William E. Tolman High School - Security Issues

Security Issues

Security at Tolman High School was greatly scrutinized in the fall of 1996 when a Providence teenager blindly fired a .45 caliber semiautomatic pistol in the school cafeteria following a fistfight at a school dance. A ban on outsiders at school dances and an increase is police officer presence at the school was enforced by the superintendent following the shooting. A proposal for a requirement for all students to wear photo ids during regular school hours was another major policy brought forth shortly after the event. Student ids were issued for a number of years, but were discontinued due to funding issues. Weeks after the shooting, the suspect was arrested at a Dunkin' Donuts in Johnston, Rhode Island, after a detective learned he was in the doughnut shop and preparing to flee the state.

In March 2001 a student allegedly threatened a teacher saying that he had a .22 pistol at home with bullet with the teachers name on it.

On December 10, 2002, a student was jumped outside of the school by a group of students he accidentally bumped into in the hallway in which the student received 65 stitches and suffered numbness and scarring. The attackers were identified using a school yearbook and four students were charged with assault and expelled for the rest of the school year. The student's father said that there were other outbreaks of violence in the Pawtucket school system and alleged that school administrators were keeping them quiet. He also demanded that police officers be posted inside Pawtucket school buildings. School Committee members voted unanimously to commission the Blue Ribbon Violence Committee, headed by former Attorney General Sheldon Whitehouse, in response to the outrage.

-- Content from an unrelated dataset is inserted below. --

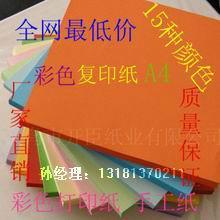 生产复印纸图片/生产复印纸样板图 (4)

In legal papers, the student said that the assault "took place as a result of the city's failure to provide adequate supervision and security" in the public schools and demanded $100,000, the statutory limit for damages in a municipal liability case.

In May 2003 a student was suspended for carrying a weapon similar to brass knuckles in school.

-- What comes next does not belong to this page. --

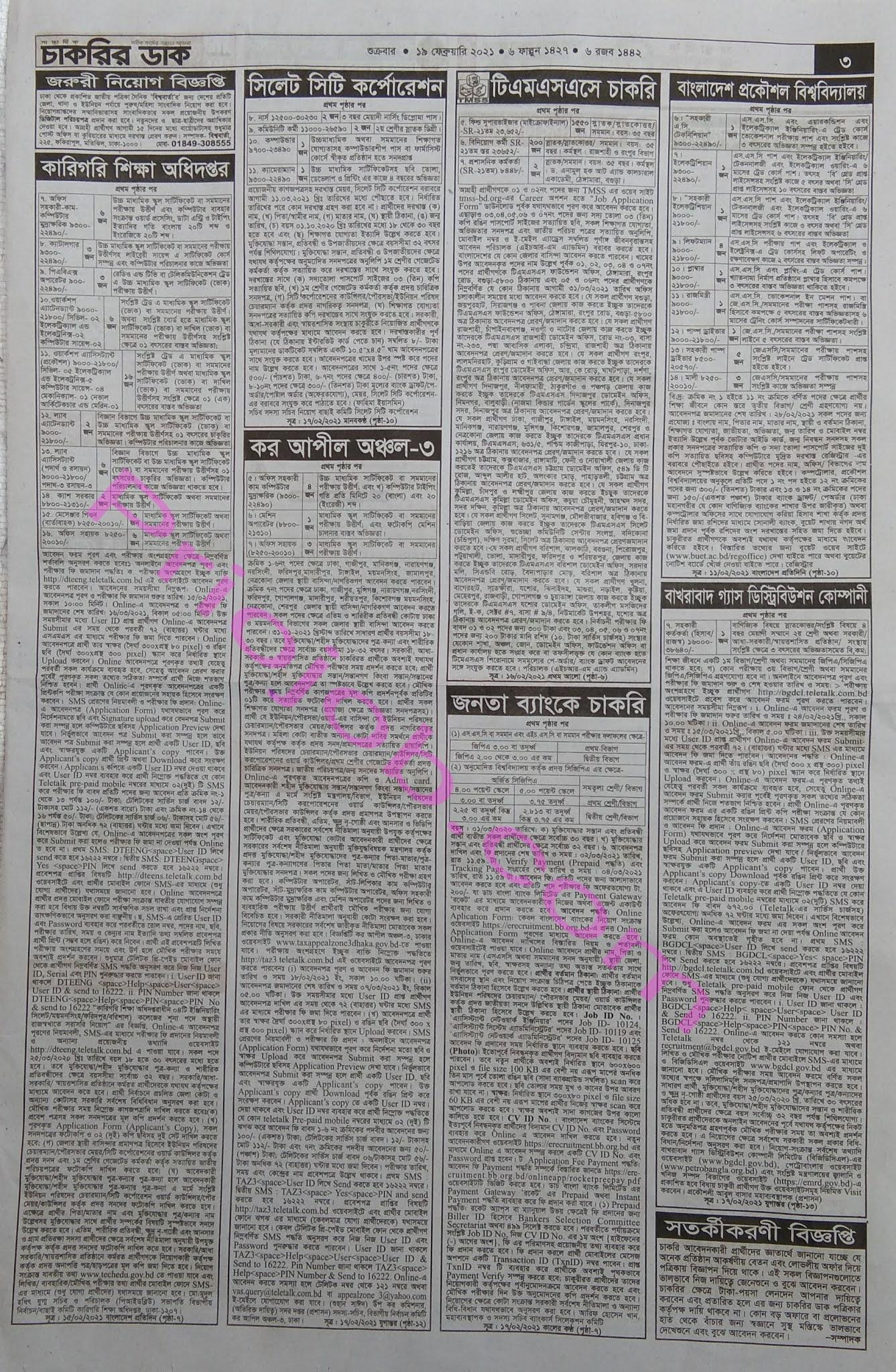 সাপ্তাহিক চাকরির ডাক পত্রিকা ১৯ ফেব্রুয়ারি ২০২১ - Saptahik Chakrir Dak Potrika 19 February 2021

In September 2003 a task force on school violence said that school violence is going unchecked because students who are most likely to commit acts of violence are students prone to academic failure, and the Pawtucket school system has few programs to help those students.

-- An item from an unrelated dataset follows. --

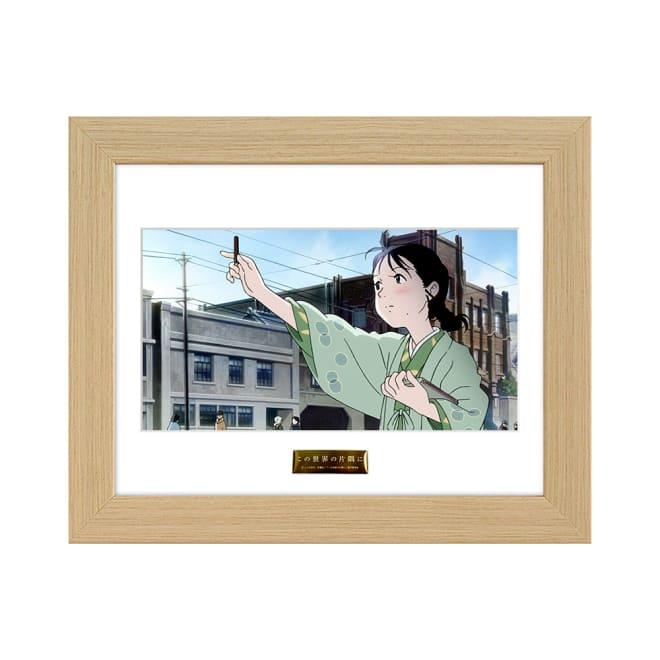 「この世界の片隅に」広島 ©こうの史代・双葉社/「この世界の片隅に」製作委員会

On January 12, 2005 nine young men were arrested for fighting outside of Tolman. Police were forewarned about the fight but it took 10 police officers to break up the fights because every time they would move the group a fight would break out around the corner. Two of the people arrested weren't residents of Pawtucket.

In the spring of 2007, a suspicious looking object resembling a pipe bomb caused the evacuation of Tolman High School. The state's fire marshal's bomb squad was called in after a teacher spotted the object in a second floor locker. The bomb squad applied a small explosive charge to destroy the object. When a second larger explosion did not occur, the fragments were sent away for testing to learn more about the object. It was concluded that it was in fact part of the school's circa 1927 pipe organ that was decommissioned during renovation of the school's auditorium. Two students later confessed they stuck the piece of organ into a locker for safekeeping.